Emergence of new infectious agents spreading at a global scale has added new urgency to the development of real-time disease surveillance systems. At the same time, biological terrorism is a growing concern. The successful interdiction against SARS demonstrated the confrontation of these urgent crises through rapid and accurate detection of unusual epidemiological trends. Many surveillance algorithms have been proposed in the literature, but comparing these approaches is complicated. Benchmarking of temporal surveillance techniques is a critical step in the development of an effective syndromic surveillance system. Unfortunately, holding "bake-offs" to blindly compare approaches is a difficult and often fruitless enterprise, in part due to the parameters left to the final user for tuning.

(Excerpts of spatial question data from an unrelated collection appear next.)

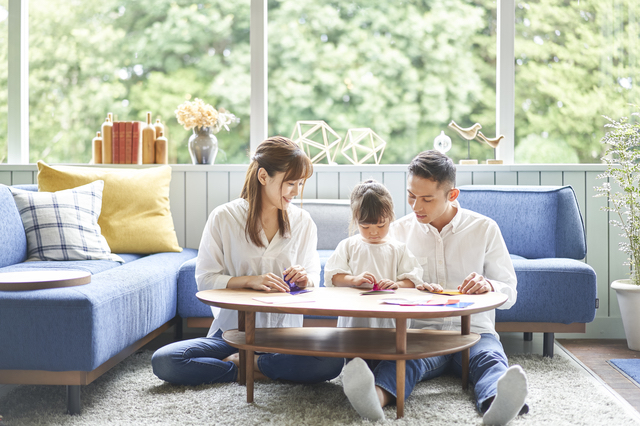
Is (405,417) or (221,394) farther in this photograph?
(221,394)

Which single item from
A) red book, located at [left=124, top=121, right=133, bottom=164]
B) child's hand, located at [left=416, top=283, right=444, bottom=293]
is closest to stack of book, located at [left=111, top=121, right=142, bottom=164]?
red book, located at [left=124, top=121, right=133, bottom=164]

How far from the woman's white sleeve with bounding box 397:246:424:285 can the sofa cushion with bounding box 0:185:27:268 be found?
1.72 metres

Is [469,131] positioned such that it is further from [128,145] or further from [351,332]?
[128,145]

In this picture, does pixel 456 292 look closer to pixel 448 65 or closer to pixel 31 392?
pixel 31 392

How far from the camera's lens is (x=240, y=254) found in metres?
2.06

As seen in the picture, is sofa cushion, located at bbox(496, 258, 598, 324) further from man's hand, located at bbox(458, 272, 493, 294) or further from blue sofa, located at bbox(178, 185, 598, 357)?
man's hand, located at bbox(458, 272, 493, 294)

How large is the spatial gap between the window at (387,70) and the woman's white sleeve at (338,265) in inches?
70.5

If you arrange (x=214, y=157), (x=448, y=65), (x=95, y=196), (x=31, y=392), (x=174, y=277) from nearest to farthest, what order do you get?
(x=31, y=392)
(x=174, y=277)
(x=95, y=196)
(x=214, y=157)
(x=448, y=65)

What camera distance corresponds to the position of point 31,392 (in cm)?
201

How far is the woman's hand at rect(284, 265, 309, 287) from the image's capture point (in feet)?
6.32

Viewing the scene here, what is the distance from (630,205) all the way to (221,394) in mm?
2275

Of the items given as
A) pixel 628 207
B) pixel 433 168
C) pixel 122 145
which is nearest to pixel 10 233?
pixel 122 145

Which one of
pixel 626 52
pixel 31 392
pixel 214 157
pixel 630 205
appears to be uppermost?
pixel 626 52

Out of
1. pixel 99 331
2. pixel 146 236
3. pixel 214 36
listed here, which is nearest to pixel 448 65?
pixel 214 36
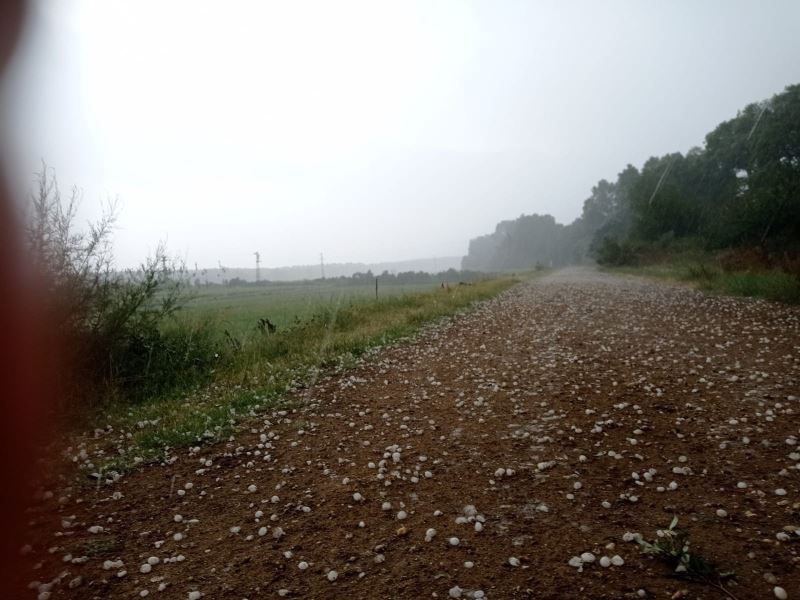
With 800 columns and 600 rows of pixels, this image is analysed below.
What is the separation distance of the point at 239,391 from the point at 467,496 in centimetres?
531

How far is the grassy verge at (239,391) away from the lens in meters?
6.41

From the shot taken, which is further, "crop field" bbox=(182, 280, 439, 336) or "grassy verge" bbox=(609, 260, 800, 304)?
"grassy verge" bbox=(609, 260, 800, 304)

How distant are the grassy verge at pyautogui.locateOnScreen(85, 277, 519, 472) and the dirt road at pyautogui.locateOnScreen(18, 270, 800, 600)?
49 cm

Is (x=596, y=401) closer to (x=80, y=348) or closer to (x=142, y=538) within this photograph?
(x=142, y=538)

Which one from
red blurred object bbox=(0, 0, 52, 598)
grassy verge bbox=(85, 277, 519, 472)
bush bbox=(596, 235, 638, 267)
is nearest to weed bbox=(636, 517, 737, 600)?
grassy verge bbox=(85, 277, 519, 472)

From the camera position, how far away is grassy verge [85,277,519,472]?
21.0 ft

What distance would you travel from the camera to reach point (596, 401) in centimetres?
701

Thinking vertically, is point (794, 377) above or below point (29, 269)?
below

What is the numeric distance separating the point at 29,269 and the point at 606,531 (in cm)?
883

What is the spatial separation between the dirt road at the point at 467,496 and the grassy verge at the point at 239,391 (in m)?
0.49

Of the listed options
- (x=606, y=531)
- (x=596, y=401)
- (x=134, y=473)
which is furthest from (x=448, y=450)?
(x=134, y=473)

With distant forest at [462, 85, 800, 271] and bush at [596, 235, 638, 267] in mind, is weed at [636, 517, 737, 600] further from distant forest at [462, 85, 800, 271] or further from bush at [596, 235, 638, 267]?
bush at [596, 235, 638, 267]

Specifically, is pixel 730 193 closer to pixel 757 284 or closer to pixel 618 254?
pixel 618 254

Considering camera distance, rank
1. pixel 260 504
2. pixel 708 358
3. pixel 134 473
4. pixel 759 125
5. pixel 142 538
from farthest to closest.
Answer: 1. pixel 759 125
2. pixel 708 358
3. pixel 134 473
4. pixel 260 504
5. pixel 142 538
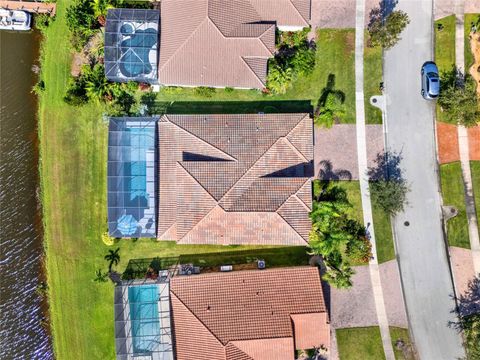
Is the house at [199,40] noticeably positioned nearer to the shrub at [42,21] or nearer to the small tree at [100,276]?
the shrub at [42,21]

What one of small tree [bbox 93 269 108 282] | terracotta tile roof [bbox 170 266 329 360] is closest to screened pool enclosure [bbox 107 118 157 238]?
small tree [bbox 93 269 108 282]

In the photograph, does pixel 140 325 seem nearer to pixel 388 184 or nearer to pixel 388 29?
pixel 388 184

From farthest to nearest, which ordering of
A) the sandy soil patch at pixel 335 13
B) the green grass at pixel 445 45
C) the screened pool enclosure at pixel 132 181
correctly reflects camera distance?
the sandy soil patch at pixel 335 13 < the green grass at pixel 445 45 < the screened pool enclosure at pixel 132 181

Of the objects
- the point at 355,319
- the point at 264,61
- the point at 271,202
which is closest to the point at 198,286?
the point at 271,202

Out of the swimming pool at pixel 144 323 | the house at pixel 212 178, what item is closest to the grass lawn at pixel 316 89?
the house at pixel 212 178

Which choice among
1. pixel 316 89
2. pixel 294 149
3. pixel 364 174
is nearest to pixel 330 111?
pixel 316 89

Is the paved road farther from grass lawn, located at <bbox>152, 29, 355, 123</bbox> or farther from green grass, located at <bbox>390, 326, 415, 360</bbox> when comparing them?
grass lawn, located at <bbox>152, 29, 355, 123</bbox>

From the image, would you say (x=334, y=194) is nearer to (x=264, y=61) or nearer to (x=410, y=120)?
(x=410, y=120)
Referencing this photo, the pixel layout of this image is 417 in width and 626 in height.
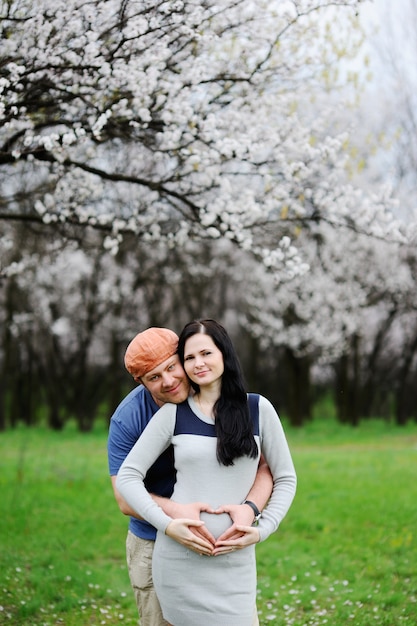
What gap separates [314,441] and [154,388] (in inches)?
684

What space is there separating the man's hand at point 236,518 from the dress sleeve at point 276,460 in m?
0.16

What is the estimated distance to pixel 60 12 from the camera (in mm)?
5691

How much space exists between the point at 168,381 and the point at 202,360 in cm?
18

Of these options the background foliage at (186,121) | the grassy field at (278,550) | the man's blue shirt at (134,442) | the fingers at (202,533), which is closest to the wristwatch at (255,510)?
the fingers at (202,533)

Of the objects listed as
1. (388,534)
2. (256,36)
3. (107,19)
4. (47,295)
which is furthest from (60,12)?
(47,295)

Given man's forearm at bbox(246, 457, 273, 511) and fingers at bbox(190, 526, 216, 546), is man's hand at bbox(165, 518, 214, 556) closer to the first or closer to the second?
fingers at bbox(190, 526, 216, 546)

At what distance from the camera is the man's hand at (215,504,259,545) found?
3109 mm

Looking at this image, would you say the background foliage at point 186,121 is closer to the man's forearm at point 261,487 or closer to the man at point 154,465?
the man at point 154,465

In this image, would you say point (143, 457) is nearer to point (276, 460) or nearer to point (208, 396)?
point (208, 396)

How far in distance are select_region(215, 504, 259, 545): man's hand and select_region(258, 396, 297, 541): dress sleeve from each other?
16cm

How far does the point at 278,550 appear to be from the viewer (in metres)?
7.78

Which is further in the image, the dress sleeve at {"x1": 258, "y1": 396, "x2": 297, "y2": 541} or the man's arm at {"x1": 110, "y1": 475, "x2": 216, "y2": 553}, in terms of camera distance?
the dress sleeve at {"x1": 258, "y1": 396, "x2": 297, "y2": 541}

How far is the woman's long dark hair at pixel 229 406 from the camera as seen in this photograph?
3.16 m

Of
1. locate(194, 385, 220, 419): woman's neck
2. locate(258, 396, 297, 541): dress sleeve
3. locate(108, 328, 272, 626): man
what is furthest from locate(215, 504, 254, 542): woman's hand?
locate(194, 385, 220, 419): woman's neck
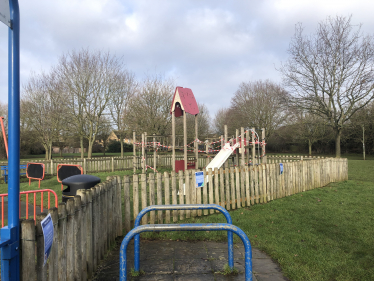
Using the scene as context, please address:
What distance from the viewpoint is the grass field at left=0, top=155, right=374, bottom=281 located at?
137 inches

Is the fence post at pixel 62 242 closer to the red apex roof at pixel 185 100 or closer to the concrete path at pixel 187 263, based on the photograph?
the concrete path at pixel 187 263

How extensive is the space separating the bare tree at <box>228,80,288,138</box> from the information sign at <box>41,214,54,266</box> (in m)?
32.4

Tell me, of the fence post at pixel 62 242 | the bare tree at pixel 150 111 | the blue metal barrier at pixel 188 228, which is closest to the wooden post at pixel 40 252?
the fence post at pixel 62 242

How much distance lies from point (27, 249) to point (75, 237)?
890 millimetres

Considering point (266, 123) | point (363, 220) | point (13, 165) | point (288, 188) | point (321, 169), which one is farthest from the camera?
point (266, 123)

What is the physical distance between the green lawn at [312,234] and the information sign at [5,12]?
3.98 m

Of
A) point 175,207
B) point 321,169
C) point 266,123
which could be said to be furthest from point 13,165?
point 266,123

In this paper, we demonstrate how common analytical development and analysis may be coupled with realistic data sets to provide insight and robustness when selecting a surveillance technique. Four detection approaches, all part of a family of detectors, are considered: G-surveillance based on the space-time scan statistic, a uniformly most powerful test for exponentially increasing outbreaks, a monotonic regression approach, and a non-negative regression approach. The first of the four is a standard technique, while the latter three are new techniques for syndromic surveillance. All are compared using time series on patient visits coded as influenza-like illness at Harvard Pilgrim Health Care in the Boston area. The tradeoff in detection capability and robustness demonstrates the benefit of a monotonic regression approach for growing outbreaks. If an exponentially growing outbreak is the target, then the uniformly most powerful test delivers nearly optimal performance.